Ce village fait obstacle au renouveau du charbon en Allemagne

La manifestation a commencé assez joyeusement mercredi, avec de la musique assourdissante et des drapeaux flottant même sous la pluie battante. Puis la police est arrivée, en tenue anti-émeute et appuyée par des bulldozers, prête à démolir le village de Luetzerath pour faire place à l’expansion d’une mine de charbon à ciel ouvert au cœur de l’Europe.

Alors que l’Allemagne revient aux combustibles fossiles les plus sales pour contrer une crise énergétique mondiale déclenchée par l’invasion de l’Ukraine par la Russie, cette colonie désolée de maisons en briques ternes et de champs boueux s’est retrouvée au cœur d’un débat plus large sur l’avenir de la sécurité énergétique du continent. – et ses conséquences pour une planète qui se réchauffe.

Quelques maisons sont tout ce qui reste de Luetzerath, un hameau de la centrale industrielle allemande de Rhénanie du Nord-Westphalie, où l’exploitation minière est profondément enracinée et fournit encore des milliers d’emplois. Ses habitants d’origine ont depuis longtemps été déplacés, mais jusqu’à 300 militants se sont installés il y a environ deux ans pour bloquer un plan vieux de plusieurs décennies visant à étendre les opérations minières dans la région.

La résistance des manifestants pour le climat a valu un sursis l’année dernière à cinq villages voisins qui devaient également être démolis, mais la diminution des approvisionnements en gaz naturel en provenance de Russie a scellé le sort de Luetzerath, dont les racines remontent au XIIe siècle.

L’ensemble de la colonie et les terres attenantes appartiennent désormais au géant allemand de l’énergie RWE AG, qui a obtenu l’approbation du gouvernement pour extraire plus de lignite, une forme de lignite de mauvaise qualité qui libère plus de dioxyde de carbone réchauffant la planète lorsqu’elle est brûlée que toute autre.

Les responsables allemands ont déclaré que la relance de la combustion du charbon était une mesure d’urgence – nécessaire pour éviter les pénuries d’électricité et de nouvelles hausses de prix – tandis que le gouvernement accélère les investissements à plus long terme dans l’énergie éolienne et solaire et sécurise l’approvisionnement en gaz de substitution du Moyen-Orient.

Mais les images de la police utilisant des canons à eau et la force physique contre les manifestants alors que des excavatrices géantes s’enfoncent dans le paysage portent un coup à la tentative de l’Allemagne de se présenter comme un leader climatique. Les militants écologistes affirment que le retour au charbon retardera les efforts de l’Allemagne pour atteindre zéro émission nette de carbone d’ici 2045 et respecter ses engagements dans le cadre de l’Accord de Paris, qui vise à limiter le réchauffement climatique à 1,5°C.

Manifestation à Lützerath, 14 janvier 2023
Manifestation à Lützerath, le 14 janvier 2023. (Image de Christoph Schnuell | Lützerath bleibt!, Twitter.)

Une autre année de chaleur record, d’incendies de forêt et de sécheresse à travers l’Europe, tous exacerbés par le changement climatique, a souligné l’urgence alors même que la crise énergétique oblige les gouvernements à se démener pour sécuriser l’approvisionnement en combustibles fossiles.

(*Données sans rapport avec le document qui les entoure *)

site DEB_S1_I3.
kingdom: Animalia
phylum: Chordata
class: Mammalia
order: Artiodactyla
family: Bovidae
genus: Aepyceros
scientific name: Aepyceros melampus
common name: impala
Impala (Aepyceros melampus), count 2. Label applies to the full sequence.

« Pour nous, il s’agit de montrer que la violation de l’accord de Paris a un prix », a déclaré Luisa Neubauer, militante de Fridays for Future, le mouvement climatique dirigé par des jeunes fondé en 2018 par la Suédoise Greta Thunberg, qui lui a prêté soutien aux efforts visant à bloquer la relance du charbon en Allemagne.

Partout dans le monde, le charbon très polluant – et relativement bon marché – fait son retour alors que les gouvernements cherchent à empêcher la flambée des coûts énergétiques de bouleverser les économies et de déstabiliser les gouvernements déjà aux prises avec une inflation élevée. La crise est particulièrement aiguë en Europe, qui a dû se sevrer de l’approvisionnement énergétique russe depuis l’invasion de l’Ukraine il y a près d’un an.

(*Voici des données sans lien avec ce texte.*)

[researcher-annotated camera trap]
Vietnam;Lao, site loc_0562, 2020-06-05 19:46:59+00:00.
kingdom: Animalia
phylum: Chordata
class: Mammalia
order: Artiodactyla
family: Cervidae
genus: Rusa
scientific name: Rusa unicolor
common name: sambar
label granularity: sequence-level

L’Allemagne, la plus grande économie du continent, dépendait de la Russie pour plus de 50% de ses approvisionnements en gaz avant la guerre et fait face à une crise plus pressante que ses voisins. Le temps doux, un déploiement rapide de terminaux de gaz naturel liquéfié et des approvisionnements en provenance de Norvège ont tous joué en leur faveur, mais le gouvernement doit encore trouver une solution à l’épreuve des balles pour l’hiver prochain et au-delà.

Il a déjà rouvert des centrales électriques au charbon, malgré les plans de les éliminer progressivement d’ici 2038. Mais alors que d’autres pays ramènent une capacité limitée, l’Allemagne restaure suffisamment de charbon pour alimenter environ 5 millions de foyers, selon les estimations de Bloomberg. « Il n’y a qu’en Allemagne, avec 10 gigawatts, que l’inversion est à une échelle significative », selon l’Agence internationale de l’énergie basée à Paris.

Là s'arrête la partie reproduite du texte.